| How to obtain a full version of this book | Find out about free shipping offer |
| [Brief table of Contents] [List of all figures] [Next Chapter] | [book index] |
0.1. Foreword, by Jessica Milstead.
Users of information retrieval databases generally have no idea of the complexity of these databases, or of the effort that goes into development of their structure. This is as it should be; the design of the database should not have to be the user.
Once upon a time, in the days when the most sophisticated information retrieval databases were library card catalogs (which many users of this book probably don't remember), the issue of just how much users should be expected to learn in order to satisfy their needs from the database was actually a lively one. Today all that has changed. Willingly or not, designers of information retrieval databases and the access systems that support them have come to recognize that users just want the information they need. The less effort required of the users, the happier they will be, and the more likely they are actually to use the database — and therefore the more likely they are to support its continuation and growth.
There is another side to the question, of course. The effort has to be undertaken somewhere. The easier a given database is to use, the more effort is required behind the scenes to assure that its use will be transparent. And the number of decisions to be made and issues to be resolved in the design of an information retrieval database is certainly not obvious to anyone who has not actually undertaken such a task. It's not just a matter of dumping in some text and citations and turning a search engine loose — at least not if the information is valuable and you desire quality results.

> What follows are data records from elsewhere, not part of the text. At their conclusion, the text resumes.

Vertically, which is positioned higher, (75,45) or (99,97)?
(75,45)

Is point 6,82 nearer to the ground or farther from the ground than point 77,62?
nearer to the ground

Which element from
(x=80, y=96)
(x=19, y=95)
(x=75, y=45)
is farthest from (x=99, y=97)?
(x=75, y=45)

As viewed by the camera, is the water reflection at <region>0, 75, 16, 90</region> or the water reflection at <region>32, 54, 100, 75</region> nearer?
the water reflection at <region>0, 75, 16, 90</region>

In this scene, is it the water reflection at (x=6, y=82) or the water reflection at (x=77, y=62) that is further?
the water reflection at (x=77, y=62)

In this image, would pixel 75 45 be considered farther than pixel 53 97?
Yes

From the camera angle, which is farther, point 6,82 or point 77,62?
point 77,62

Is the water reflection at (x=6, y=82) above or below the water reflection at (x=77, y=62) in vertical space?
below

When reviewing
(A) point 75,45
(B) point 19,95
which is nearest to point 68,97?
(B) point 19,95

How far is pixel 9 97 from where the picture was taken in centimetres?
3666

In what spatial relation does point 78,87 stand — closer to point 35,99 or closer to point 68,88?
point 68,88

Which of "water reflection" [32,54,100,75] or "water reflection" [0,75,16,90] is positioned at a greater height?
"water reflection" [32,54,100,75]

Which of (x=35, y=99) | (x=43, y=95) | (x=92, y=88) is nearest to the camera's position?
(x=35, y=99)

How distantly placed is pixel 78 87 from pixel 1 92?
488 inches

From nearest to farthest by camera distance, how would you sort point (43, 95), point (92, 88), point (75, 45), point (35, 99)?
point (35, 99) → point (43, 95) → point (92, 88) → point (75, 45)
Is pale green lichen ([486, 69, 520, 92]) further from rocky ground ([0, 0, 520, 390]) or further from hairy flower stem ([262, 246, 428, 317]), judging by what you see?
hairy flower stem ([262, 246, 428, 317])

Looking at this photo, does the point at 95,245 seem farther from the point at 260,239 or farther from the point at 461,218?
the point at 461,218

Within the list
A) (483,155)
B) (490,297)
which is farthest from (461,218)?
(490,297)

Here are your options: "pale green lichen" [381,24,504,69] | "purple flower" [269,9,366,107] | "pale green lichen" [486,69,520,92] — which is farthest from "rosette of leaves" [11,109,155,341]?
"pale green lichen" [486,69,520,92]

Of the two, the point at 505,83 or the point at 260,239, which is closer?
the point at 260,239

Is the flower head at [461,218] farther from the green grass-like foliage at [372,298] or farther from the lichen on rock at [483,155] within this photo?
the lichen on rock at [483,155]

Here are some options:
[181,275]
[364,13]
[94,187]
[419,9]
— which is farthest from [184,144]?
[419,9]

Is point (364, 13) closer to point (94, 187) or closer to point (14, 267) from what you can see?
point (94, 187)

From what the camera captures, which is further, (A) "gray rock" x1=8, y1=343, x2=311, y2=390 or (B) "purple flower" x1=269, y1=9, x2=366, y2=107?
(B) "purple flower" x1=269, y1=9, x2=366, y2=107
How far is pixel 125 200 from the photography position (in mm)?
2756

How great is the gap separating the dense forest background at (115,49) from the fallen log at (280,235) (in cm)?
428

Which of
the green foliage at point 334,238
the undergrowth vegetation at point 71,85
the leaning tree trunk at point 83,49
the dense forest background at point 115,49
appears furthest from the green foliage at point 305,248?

Twenty years ago I wrote a small book (Subject Access Systems: Alternatives in Design, published by Academic Press) that discussed some of the major issues in information retrieval database design, but I didn't even try to cover every aspect. Jim Anderson has now undertaken this daunting task, and in the online environment, which barely existed when I wrote my book. We had online databases, but they were hard to use, requiring the skills of trained searchers to exploit them fully.
Prof. Anderson has distilled his decades of experience in teaching and design of information retrieval databases to produce a work that covers every aspect of design. He spent a number of years as the chair of a National Information Standards Organization committee charged with revising the standard for indexes. His experience with that committee has enriched this, his magnum opus.
Sound textbooks for information retrieval database design have been very few, and none have been as comprehensive as this. I particularly enjoyed the practice of defining some examples, and following them as example cases in every chapter. With these example cases it becomes possible to see how the principles discussed in the chapter would be applied in an actual database.
Prof. Anderson's work will serve a variety of users. It synthesizes much that is known, while bringing to bear its author's insights on issues. The case studies make the work particularly useful as a textbook, but it will also serve as a refresher for those already in the field, and as a reference for all audiences.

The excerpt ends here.